- [WORK ORDER]: Taking the line with "Feed for All" as the start, reproduce every line until the records end, exactly and with nothing added.

[Short descriptive text snippets]
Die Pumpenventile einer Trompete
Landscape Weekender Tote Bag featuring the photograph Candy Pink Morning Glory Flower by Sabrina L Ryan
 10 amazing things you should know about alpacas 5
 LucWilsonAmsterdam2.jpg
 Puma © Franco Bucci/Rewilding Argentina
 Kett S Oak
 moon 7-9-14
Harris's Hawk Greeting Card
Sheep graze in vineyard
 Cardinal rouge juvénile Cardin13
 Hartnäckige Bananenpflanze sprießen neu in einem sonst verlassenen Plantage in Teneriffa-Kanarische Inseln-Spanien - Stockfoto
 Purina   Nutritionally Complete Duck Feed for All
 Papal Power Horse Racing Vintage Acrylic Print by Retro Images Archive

- [WRITTEN SOLUTION]:
 Purina   Nutritionally Complete Duck Feed for All
 Papal Power Horse Racing Vintage Acrylic Print by Retro Images Archive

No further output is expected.